======== Kaynak metin ========

Ancak bu suretle Suriye’de sivil katliamlara neden olan savaşa adanmış medya kanallarıyla yapılan savaş propagandalarının: Militan kaynaklarının: Çeşitli merkezlerde islamcı ayaklanmaların: Hula katliamının: Kimyasal silahların: Varil bombalarının: IŞİD ve diğer özel orduların: Suriye’deki teröristlerden işadamlarına Suriye’den çalınıp başka ülkelere yapılan silah, petrol, antika eşya, uyuşturucu satışlarının, ırza geçmek, kafa koparmak, yürek yemek ya da tarihi eserleri yok etmek gibi suç mekanizmalarının, uluslararası hukuk kantarında tartılması mümkün olabilir.
Ancak bu suretle, savaş suçları işleyerek hukuku ihlâl eden Esad rejimi kadar muhalif taraflar, teröristler ve destekleyen ülkeler paylarını üstlenebilir ve insanlık bir “oh”diyebilir.

*
İstikrarlı, gelişen ve güvenli bir dünya için;
Artık Suriye Vekâlet Savaşı gibi uluslararası nitelik taşımayan silahlı çatışmaların meydana gelmesinin sona erdirilmesi,
Uluslararası sözleşmelere taraf olan devletlerde, gerek uluslararası insancıl hukukun ilgili kurallarının ve gerekse insan hakları sözleşmelerinin birlikte ve birbirlerini tamamlayıcı şekilde uygulanması gerekiyor…

*
Artık ABD’nin uluslararası düzenin kurucusu ve bu alanda sorumluluğundan hareketle, son zamanda dile getirilen BM’i yeniden yapılandırma görüşünün doğru olmadığı, BM değerlerine saygılı olmayan ülkeleri ekonomik ve siyasal yaptırım mekanizmalarıyla cezalandırmakla tehdit etmesi halinin sonuna gelinmiştir.
Bugün bir çok ulus, Amerikalılar ve milyonlarca insan hegemonya ve güç siyasetine dayalı eski dünya güvenlik anlayışı yerine karşılıklı güvene, yarara, eşitliğe ve eşgüdüme dayalı sürdürülebilir yeni bir güvenlik anlayışı talep ediyor.

========

Görev tanımı:
- 1) Suriye savaşını ele alan kaynak metindeki "Bugün bir çok ulus, Amerikalılar ve milyonlarca insan hegemonya ve güç siyasetine dayalı eski dünya güvenlik anlayışı yerine karşılıklı güvene, yarara, eşitliğe ve eşgüdüme dayalı sürdürülebilir yeni bir güvenlik anlayışı talep ediyor." cümlesini İngilizceye çevirin.
- 2) Kayıtların başından "5.26 metres" ifadesini içeren satıra kadar uzanan bölümü, iki uç da dahil olmak üzere, hiçbir değişiklik yapmadan yazın. Resimleri yanıta almayın.

======== Görev malzemesi ========

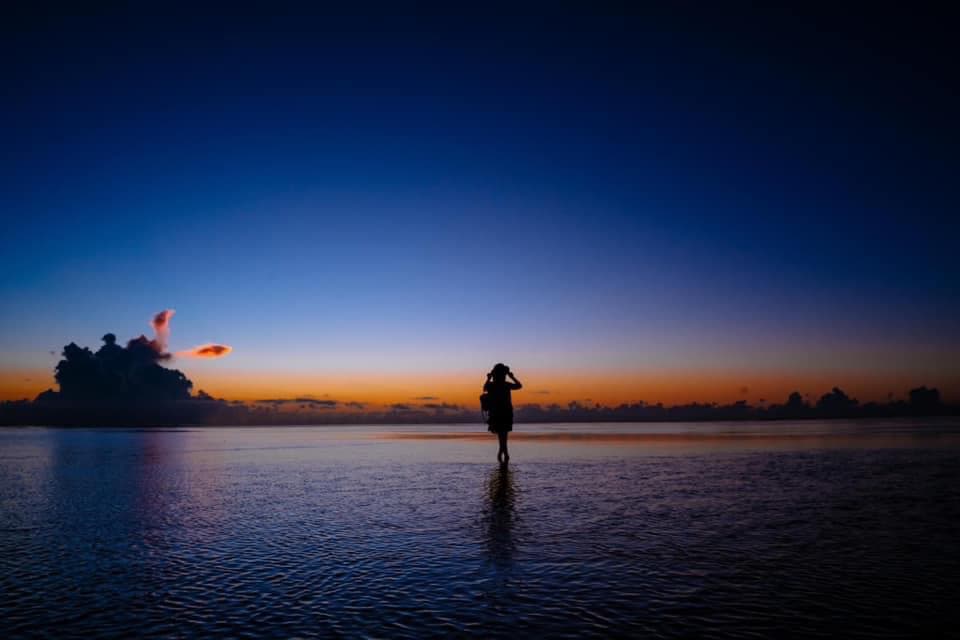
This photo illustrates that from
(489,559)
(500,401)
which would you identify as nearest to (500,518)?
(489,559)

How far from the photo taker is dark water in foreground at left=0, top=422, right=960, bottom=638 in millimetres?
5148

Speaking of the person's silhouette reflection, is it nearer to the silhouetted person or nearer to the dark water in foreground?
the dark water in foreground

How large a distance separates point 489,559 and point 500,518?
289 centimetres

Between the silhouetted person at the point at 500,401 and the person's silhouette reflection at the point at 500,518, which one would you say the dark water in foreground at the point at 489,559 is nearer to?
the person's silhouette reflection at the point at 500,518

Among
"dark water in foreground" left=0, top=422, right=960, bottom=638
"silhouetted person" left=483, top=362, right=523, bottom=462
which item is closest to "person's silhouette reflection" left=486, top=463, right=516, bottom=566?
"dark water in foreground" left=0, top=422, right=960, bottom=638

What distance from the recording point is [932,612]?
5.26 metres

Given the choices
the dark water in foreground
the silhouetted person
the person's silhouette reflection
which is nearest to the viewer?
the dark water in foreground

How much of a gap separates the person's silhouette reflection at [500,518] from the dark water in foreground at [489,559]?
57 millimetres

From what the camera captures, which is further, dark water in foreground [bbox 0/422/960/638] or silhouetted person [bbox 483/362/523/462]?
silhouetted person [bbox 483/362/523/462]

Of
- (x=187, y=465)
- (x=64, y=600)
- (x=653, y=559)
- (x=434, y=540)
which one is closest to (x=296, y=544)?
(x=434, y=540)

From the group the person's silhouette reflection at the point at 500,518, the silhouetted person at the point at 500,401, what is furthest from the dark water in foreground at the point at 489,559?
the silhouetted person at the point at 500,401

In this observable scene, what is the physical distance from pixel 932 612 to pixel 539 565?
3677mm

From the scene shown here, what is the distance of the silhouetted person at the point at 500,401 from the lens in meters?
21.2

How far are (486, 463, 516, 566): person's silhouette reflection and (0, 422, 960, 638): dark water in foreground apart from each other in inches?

========

Görev sonuçları:
- 1) Today many nations, Americans and millions of people are demanding a new, sustainable understanding of security based on mutual trust, benefit, equality and coordination instead of the old world security understanding based on hegemony and power politics.

- 2)
This photo illustrates that from
(489,559)
(500,401)
which would you identify as nearest to (500,518)?
(489,559)

How far from the photo taker is dark water in foreground at left=0, top=422, right=960, bottom=638 in millimetres?
5148

Speaking of the person's silhouette reflection, is it nearer to the silhouetted person or nearer to the dark water in foreground?
the dark water in foreground

How large a distance separates point 489,559 and point 500,518?
289 centimetres

Between the silhouetted person at the point at 500,401 and the person's silhouette reflection at the point at 500,518, which one would you say the dark water in foreground at the point at 489,559 is nearer to?
the person's silhouette reflection at the point at 500,518

Among
"dark water in foreground" left=0, top=422, right=960, bottom=638
"silhouetted person" left=483, top=362, right=523, bottom=462
which item is closest to "person's silhouette reflection" left=486, top=463, right=516, bottom=566?
"dark water in foreground" left=0, top=422, right=960, bottom=638

What distance from the recording point is [932,612]?
5.26 metres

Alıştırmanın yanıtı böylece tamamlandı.